Home » Finance cabinet updates condition of Kentucky Center for the Performing Arts after June 13 fire

Finance cabinet updates condition of Kentucky Center for the Performing Arts after June 13 fire

Initial mitigation and assessments underway

FRANKFORT, Ky. (June 19, 2018) — Today Finance and Administration Cabinet Secretary William M. Landrum III gave an update to media and the community about the current state of the Kentucky Center for the Performing Arts (KCA) after the fire on June 13.

KCA President Kim Baker also provided information to patrons on future productions.

“Today I am here to clarify the Finance Cabinet owns the building and is responsible for all remediation, restoration efforts, and the schedule for completion,” said Sec. Landrum. “The Finance Cabinet is working in coordination with the city, the KCA, Tourism, Arts and Heritage Cabinet, and others as we work through this process as quickly and efficiently as possible.”

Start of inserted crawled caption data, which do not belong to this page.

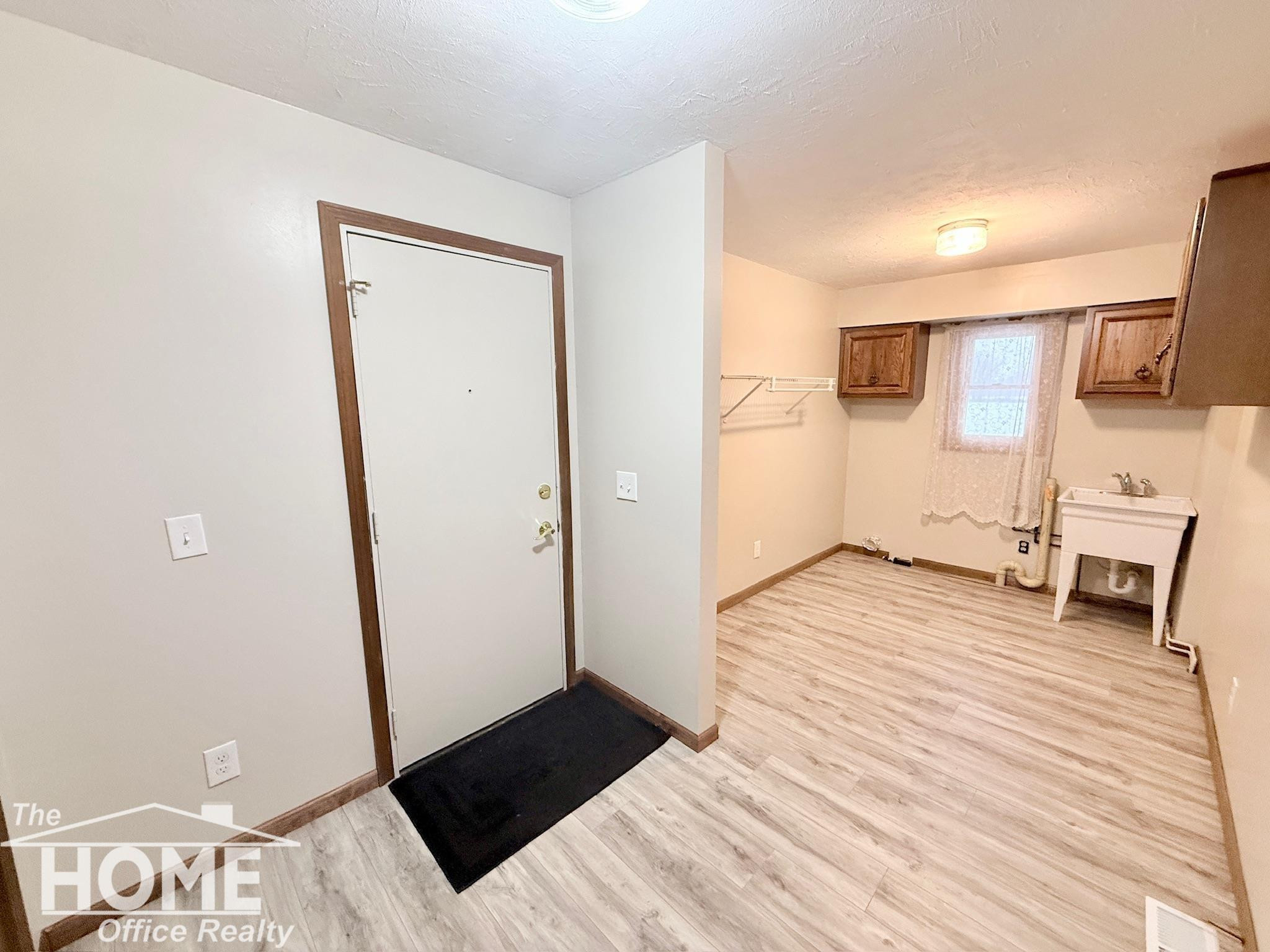 2401 W Beard Road, Perry, MI 48872 — Photo 25
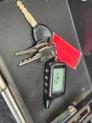 Thumbnail of 2005 Black Clearcoat Jeep Wrangler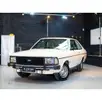 FORD CORCEL II 1.4 LDO 8V GASOLINA 2P MANUAL FORD CORCEL II 1.4 LDO 8V GASOLINA 2P MANUAL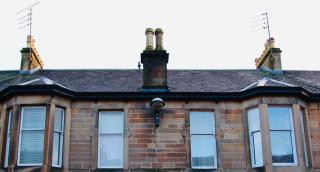 West Highland Apartments Milngavie - The Lomond - Milngavie - 9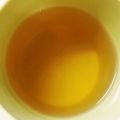 ハラールレシピ's cooksnap of when they made 風邪予防に♪ハチミツレモンのドリンク☆.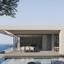 3 bedroom detached house for sale tremithousa paphos 8237737 thumbnail 14235540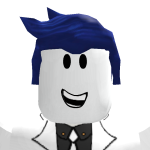 @xzhypergaming1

Finance staff, contractors, insurance adjusters, and others have been on site since the fire occurred to make initial assessments. While the cabinet does not have all the details and estimates, this will be a major restoration project.

Affected areas in the center are:

  • the entire roof of the structure
  • lobbies
  • the Bomhard Theater
  • the Whitney Hall (heavy smoke only)
  • dressing rooms
  • mechanical rooms
  • offices in the basement
  • restrooms
  • controls rooms
  • HVAC systems including ALL ductwork

“I want to stress that we are still in the discovery stage and there are still many unknowns as to the true extent of the damage of this fire,” said Sec. Landrum.

Staff and contractors are working on mitigation and removing damaged drywall so that more in-depth inspections can be done. The Finance Cabinet’s goal is to put together a tentative timeline for the future by June 29.

“It is amazing the work that hundreds of workers have already done on mitigation and initial assessments, all in difficult working conditions,” said Sec. Landrum. “My understanding is that yesterday alone, the temperature inside the building reached 126 degrees.”

While a difficult process, Landrum says the commonwealth is committed to getting the job done as quickly as possible. “This is a crown jewel of Louisville and a major asset to the people of Kentucky. We want it restored, ensuring it is safe for everyone to enjoy productions for many years to come.”

The Finance and Administration Cabinet will provide regular updates and communications to the media and community as the process continues.